26.  Les requérantes firent appel de ce jugement. Le préfet fit valoir que l’expulsion présentait des risques pour l’ordre public et que « l’Etat avait, en refusant d’intervenir par la force, opté pour un règlement négocié dans un conflit lourd, médiatisé, et qui risquait de s’aggraver et de s’étendre ».
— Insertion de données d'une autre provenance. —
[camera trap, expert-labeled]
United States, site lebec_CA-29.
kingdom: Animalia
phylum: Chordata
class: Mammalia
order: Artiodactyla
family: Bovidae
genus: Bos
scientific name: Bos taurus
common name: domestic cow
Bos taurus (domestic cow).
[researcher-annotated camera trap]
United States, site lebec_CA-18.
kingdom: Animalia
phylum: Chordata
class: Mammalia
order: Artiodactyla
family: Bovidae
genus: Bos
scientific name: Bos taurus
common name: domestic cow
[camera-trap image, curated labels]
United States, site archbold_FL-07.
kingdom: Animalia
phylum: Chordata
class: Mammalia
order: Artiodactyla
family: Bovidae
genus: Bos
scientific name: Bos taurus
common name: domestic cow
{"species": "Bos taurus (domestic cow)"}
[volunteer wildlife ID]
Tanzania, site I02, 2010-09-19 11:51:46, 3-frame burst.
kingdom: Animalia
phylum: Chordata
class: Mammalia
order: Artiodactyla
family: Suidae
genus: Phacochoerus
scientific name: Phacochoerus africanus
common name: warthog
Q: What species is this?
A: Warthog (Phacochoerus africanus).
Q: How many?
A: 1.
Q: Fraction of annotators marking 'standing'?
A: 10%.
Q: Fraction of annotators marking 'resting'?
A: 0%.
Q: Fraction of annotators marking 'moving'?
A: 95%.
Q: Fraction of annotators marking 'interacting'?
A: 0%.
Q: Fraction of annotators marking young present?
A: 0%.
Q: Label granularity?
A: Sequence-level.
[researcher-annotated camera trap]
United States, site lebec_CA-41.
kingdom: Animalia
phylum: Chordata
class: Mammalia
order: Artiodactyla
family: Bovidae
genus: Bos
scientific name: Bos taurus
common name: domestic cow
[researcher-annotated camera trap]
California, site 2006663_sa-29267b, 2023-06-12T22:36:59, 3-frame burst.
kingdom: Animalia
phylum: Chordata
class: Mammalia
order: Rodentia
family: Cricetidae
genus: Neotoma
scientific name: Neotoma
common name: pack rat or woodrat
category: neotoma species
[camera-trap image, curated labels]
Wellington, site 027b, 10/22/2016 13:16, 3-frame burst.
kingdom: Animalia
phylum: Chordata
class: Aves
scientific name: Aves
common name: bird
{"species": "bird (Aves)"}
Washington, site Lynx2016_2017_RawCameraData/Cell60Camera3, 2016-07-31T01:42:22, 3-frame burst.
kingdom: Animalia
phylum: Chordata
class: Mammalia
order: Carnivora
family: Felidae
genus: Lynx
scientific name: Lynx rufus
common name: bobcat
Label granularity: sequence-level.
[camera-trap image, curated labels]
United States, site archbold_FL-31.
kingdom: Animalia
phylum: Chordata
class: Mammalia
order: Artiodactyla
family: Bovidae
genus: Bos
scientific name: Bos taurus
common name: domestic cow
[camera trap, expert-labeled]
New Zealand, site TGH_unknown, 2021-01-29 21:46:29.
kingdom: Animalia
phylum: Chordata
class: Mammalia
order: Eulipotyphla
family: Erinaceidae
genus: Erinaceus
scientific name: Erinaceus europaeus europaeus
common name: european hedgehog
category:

27.  Par deux arrêts du 27 février 2007, la cour administrative d’appel de Marseille jugea que les actions en responsabilité des deux requérantes sur le fondement de la loi de 1991 n’étaient pas susceptibles d’appel et relevaient de la compétence de cassation du Conseil d’Etat (article R. 811-1 du code de justice administrative). Dans la mesure où les conclusions des requêtes d’appel concernaient cette partie des demandes, elles furent transmises au Conseil d’Etat.

S’agissant de la demande de la société BDA sur le fondement de l’article L. 2216-3 du CGCT, la cour considéra que cette société était en droit, en principe, de demander réparation à l’Etat des dommages résultant de l’occupation des locaux entre le 1er août 1997 et le 30 mai 1998, mais qu’elle n’avait pas suffisamment établi la réalité de son préjudice. En particulier, pour justifier de son préjudice évalué à 3 333 461,86 EUR, la cour nota que la société s’était bornée à produire un état des créances établi à la date du 6 novembre 1998 dans le cadre de la procédure de liquidation judiciaire, et que ces créances n’étaient pas de nature à démontrer des pertes consécutives à l’occupation du site.

Quant à la société Sofiran, la cour estima que cette société ne pouvait pas se prévaloir de préjudices propres procédant directement de l’occupation des locaux du fonds de commerce acquis par la seule société BDA.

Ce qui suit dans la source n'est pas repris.